んで、上でマウントしたのは uid と gid が 1000 だったので、一旦、アンマウントして、 uid と gid を 1122 に指定してマウント。
$ sudo fusermount -u /mnt
$ sudo mount -t svfs conoha_storage /mnt -o uid=1122, gid=1122, auth_url="Identity ServiceのURL",username="ユーザー名",password="パスワード",tenant="テナント名"
それで再度
$ sudo ls -la /mnt/ginchan
合計 708
-rwx------ 1 ftpuser ftpgroup 728055 2月 15 21:08 hoge.jpg
でちゃんと所有権が変わっていることを確認。んであとはポートを開放して、
$ sudo ufw allow ftp
$ sudo ufw allow 40000:40029/tcp
設定を反映させてやるために PureFTP を再起動してやる。
$ sudo service pure-ftpd restart
これでとりあえず lftp で接続してみる(XXX.XX.XXX.XXXはサーバの IP アドレス)。

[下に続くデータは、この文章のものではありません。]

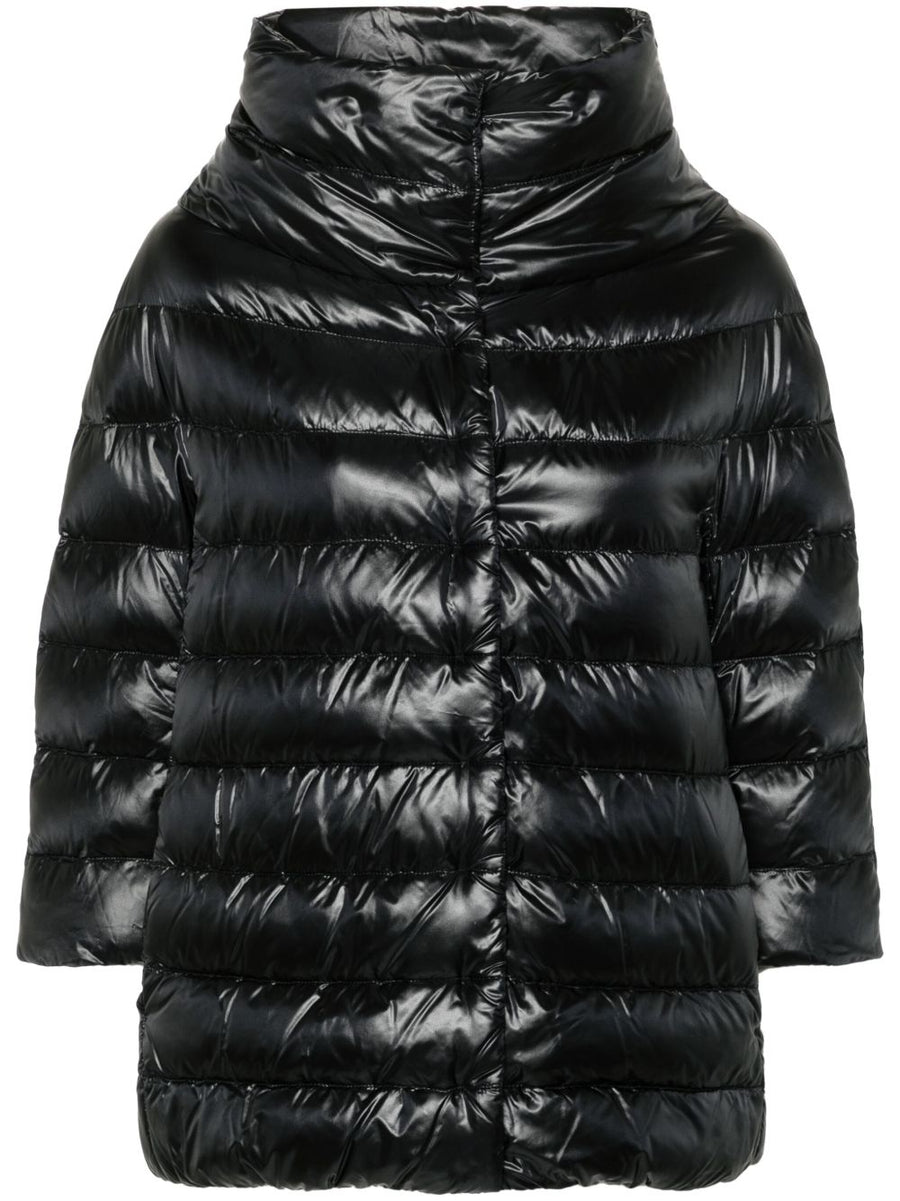 Herno Aminta nylon cape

lftp :~> open -u ginchan_ftp XXX.XX.XXX.XXX
パスワード:
lftp ginchan_ftp@XXX.XX.XXX.XXX:~> ls
-rwx------ 1 1122 ftpgroup 728055 Feb 15 21:08 hoge.jpg
アップロードも問題なく出来た!
最後に
これだけだと、サーバーを再起動したときにマウントし直さなければならない。そこで公式ガイドにしたがって /etc/fstab に
conoha_storage /mnt svfs uid=1122,gid=1122,auth_url="Identity ServiceのURL",username="ユーザー名",password="パスワード",tenant="テナント名",segment_size=5000,rw,_netdev 1
を追加。これでサーバーを再起動させると、自動的にマウントされる。
なお、オプションに segment_size=5000 を追加しているのは、アップロード時にファイルを分割するサイズで、ここでは思い切り大きくして(どのみち上限5GBらしい)、実質、分割してのファイルをアップロードさせないことにした。先に参照した svfs の Issues の https://github.com/ovh/svfs/issues/54 ではこの値を大きくしたことで、大きなファイルのアップロードに失敗とのこと。そんな大きなファイルはアップロードしないということで(本来は PureFTP の仮想ユーザーの設定などで制限を設けるべきだろうけど)。

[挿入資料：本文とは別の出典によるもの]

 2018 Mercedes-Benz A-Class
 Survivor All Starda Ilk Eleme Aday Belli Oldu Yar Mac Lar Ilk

やれやれ、これでオーケーかと。んで先方は FTP クライアントして Filezila を使うとのことで、試してみると、あれ?
GnuTLS error -110 in gnutls_record_recv: The TLS connection was non-properly terminated.

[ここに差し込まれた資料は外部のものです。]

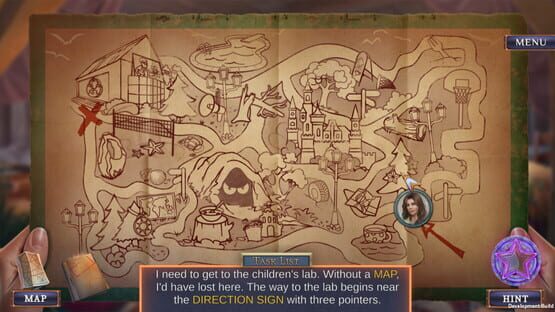 Strange Investigations: Secrets Can be Deadly - Collector's Edition screenshot 5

なんてエラーが…。うーん、がっくし。色々調べてみたら、Ubuntu 18.04TLS に入っているバージョン 1.0.46 の PureFTP では、TLSv1.3 に対応していないことが原因のようだ。そこで https://packages.ubuntu.com/disco/pure-ftpd にパッケージが用意されていたので、
$ wget http://mirrors.kernel.org/ubuntu/pool/universe/p/pure-ftpd/pure-ftpd_1.0.47-3_amd64.deb
$ wget http://mirrors.kernel.org/ubuntu/pool/universe/p/pure-ftpd/pure-ftpd-common_1.0.47-3_all.deb
$ sudo dpkg -i pure-ftpd_1.0.47-3_amd64.deb pure-ftpd-common_1.0.47-3_all.deb
でバージョンを上げてやったところ、無事 FileZilla でもうまく行った。
ところが、大きめのファイルを上げたところ、タイムアウトを起こして、アップロードが最初からに戻ってしまうことが…。うーんと思ったら、結構あることのようで
FileZilla の設定で Timeout の秒数を長くすることで、回避できた。サーバーのほうの設定を見直すべきかなとも思ったけど、先方に実際にアップロードしてもらったら、とくに何も言って来なかったので、このままで。あとは FTP アクセスに IP アドレスによる制限などを設けて、しばらくこれで実際に運用して様子を見ることに。
なおアップロードしたファイルの URL は先に触れたように
https://object-storage.tyo1.conoha.io/v1/xx_123456789abcdefghijk01234567890ab/hoge.jpg
なんて長ったらしいので、リバースプロキシでサイトのドメインを使っての短かい URL にしてやると。
これでやったことはほぼ漏れなく、まとめたはず。以上です。